### PROBLEM REQUIREMENTS
Resume the essay below on India's English-speaking elite and the election, writing on from its final sentence.

[[ PASSAGE SHOWN, beginning ]]

It is this India—clear-headed, restless, hungry—that has energised
this election. It is the India that some of us have been waiting to see
come into being.




It is also my concern for this India that has prejudiced my view of
this election. The reason is that I grew up among a class of
Indians—privileged, exclusively English-speaking, intimately connected
to power and politics—who loathed this other India. They turned their
nose up at their bad English; they complained of their body odour; they
described them, while doing an impression before a hooting drawing room
of people
(I’m thinking now of a large mondaine of Delhi society) as
‘ball-scratchers.’ They hated their beliefs and practices; they held
their religion in contempt; they lived in open terror of their rise.




Only the Poor were beautiful. The people I grew up among had great
reserves of feeling for the rural poor.
And through their many schemes
and yojanas, their fraudulent plans for empowerment, their concern for
tribal art and religion, this crowd of ethnistas and Oxbridge Lefties
worked hard to make sure that the Poor never lost the thing that gave
them their great charm, namely their poverty.
Now while it would be
unfair to say that the members of this class supplied leaders
exclusively to the Congress party—many of them went on to join other
parties, some even to lead large states—it would not be an exaggeration
to say that if one party were to be singled out as sharing the beliefs
and prejudices of this class, it would be the Congress Party under the
leadership of the Gandhi family.




And the decline that was to
be observed between Jawaharlal Nehru’s generation and Rajiv Gandhi’s was
visible everywhere. No one perhaps expected that it would have brought
us so soon to Rahul Gandhi; one might be forgiven for thinking an
intervening stage was needed; but decline itself was inescapable.
It is
not possible for a class to remain vital if it cannot draw cultural
nourishment from the place it inhabits. That class then will produce
people without the means to deal with India; it will produce
Coomaraswamy’s intellectual pariah, ‘the nondescript superficial being’
who is neither of the East nor the West.

[[ PASSAGE SHOWN, end ]]
[[ SUPPLIED DATA, beginning ]]

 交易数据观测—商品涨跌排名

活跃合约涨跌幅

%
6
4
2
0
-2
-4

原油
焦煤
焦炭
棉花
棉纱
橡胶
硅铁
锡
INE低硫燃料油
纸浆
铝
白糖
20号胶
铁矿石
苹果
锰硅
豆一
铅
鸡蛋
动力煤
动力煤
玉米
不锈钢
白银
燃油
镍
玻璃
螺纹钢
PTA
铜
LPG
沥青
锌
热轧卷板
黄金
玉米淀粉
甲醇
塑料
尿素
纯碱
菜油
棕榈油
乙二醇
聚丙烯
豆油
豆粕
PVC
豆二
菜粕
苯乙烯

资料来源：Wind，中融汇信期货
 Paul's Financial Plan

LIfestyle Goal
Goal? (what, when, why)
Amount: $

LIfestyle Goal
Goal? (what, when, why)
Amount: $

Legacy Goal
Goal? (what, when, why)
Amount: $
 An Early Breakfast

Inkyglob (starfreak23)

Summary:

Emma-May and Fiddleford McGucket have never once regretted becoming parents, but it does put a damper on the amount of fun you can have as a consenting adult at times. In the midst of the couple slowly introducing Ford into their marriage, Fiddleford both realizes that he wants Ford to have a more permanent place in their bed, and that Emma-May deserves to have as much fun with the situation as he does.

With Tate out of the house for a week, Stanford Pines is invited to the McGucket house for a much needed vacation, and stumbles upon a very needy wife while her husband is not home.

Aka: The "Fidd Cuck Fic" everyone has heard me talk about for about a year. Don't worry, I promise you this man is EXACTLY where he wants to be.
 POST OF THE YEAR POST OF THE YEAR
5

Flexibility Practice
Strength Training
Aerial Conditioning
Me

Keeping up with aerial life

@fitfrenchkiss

[[ SUPPLIED DATA, end ]]

### ANSWER FOR THIS EXERCISE
Because the sense I had at that rally in Rohini—then subsequently, in
Kanpur, and then again, here, in Benares— was of a country unbound. A
country coming free of its historical obeisance to the class the Gandhi
family represented. The change was happening not because the new middle
classes sensed the danger the elite posed to their own growth. No: it
was much more basic than that. It was that the cultural gap had finally
grown too wide. And if they turned away from Rahul Gandhi, it was not
because they saw him as a threat to their own interests, it was because
they couldn’t understand a word he was saying. In the past, this might
have produced a feeling of apology in them; it now produced an equal and
corresponding feeling of contempt.



….
It was there in the voice of a young priest who came to see me the
other day. He was of a grand line of priests belonging to the Kashi
Vishwanath Mandir. He wore jeans and a kurta, pink-stemmed rimless
glasses; his ringtone was: ‘Yada yada hi dharmasya…’ There were
broad streaks of yellow on his forehead, pierced red at the centre, and
he wore a ring of Hessonite, for his Rahu was bad. We had not met to
discuss politics. 

But the young priest, after making apologies for being
apolitical, as men of God frequently do, could talk of nothing else. Of
Modi, he said: “Rahul Gandhi se toh zyaada sincere hain. Kam se kam unko bataana toh nahi padhha ke yeh Vishwanath hain. Rahul Gandhi ko bataana padhha ke yeh Vishwanath hain.”
Then, as if coming to the heart of the difference between the two men,
he said Modi knew how to perform all the rites at the temple. “Rahul
Gandhi,” the priest added cruelly, “toh sona-chaandi dekh rahe thhe. Unko toh Vishwanath se koi matlab hi nahi thha.”




This was what was new this election. In another time, Rahul Gandhi
would not only have been forgiven his deracination; he would have been
admired for it.




But cultural rootedness came with problems of its own; in fact, it
came with the problems of that culture. And, likeable as the priest was,
he was an effortless bigot.
He lamented the fact that all of India’s
Muslims had not been sent to Pakistan in 1947; he spoke of the need,
when Modi came to power, for one decisive riot that would show Muslims
their place. To hear him speak was to be reminded of how dangerous it
was to romanticise one India over another. It was also to be reminded of
the man the priest supported this election, the man from whom such a
wide range of things were expected.



….
Modi, that day in Rohini, when I first heard him speak, had said a
few things that worried me very much. He said that at that same
breakfast in New York where our Prime Minister had been insulted, some
Indian journalists had been present. Would they, he thundered,
those journalists, be answerable to the people of India for why they
had been eating Nawaz Sharif’s breakfast
while their Prime Minister was
being insulted?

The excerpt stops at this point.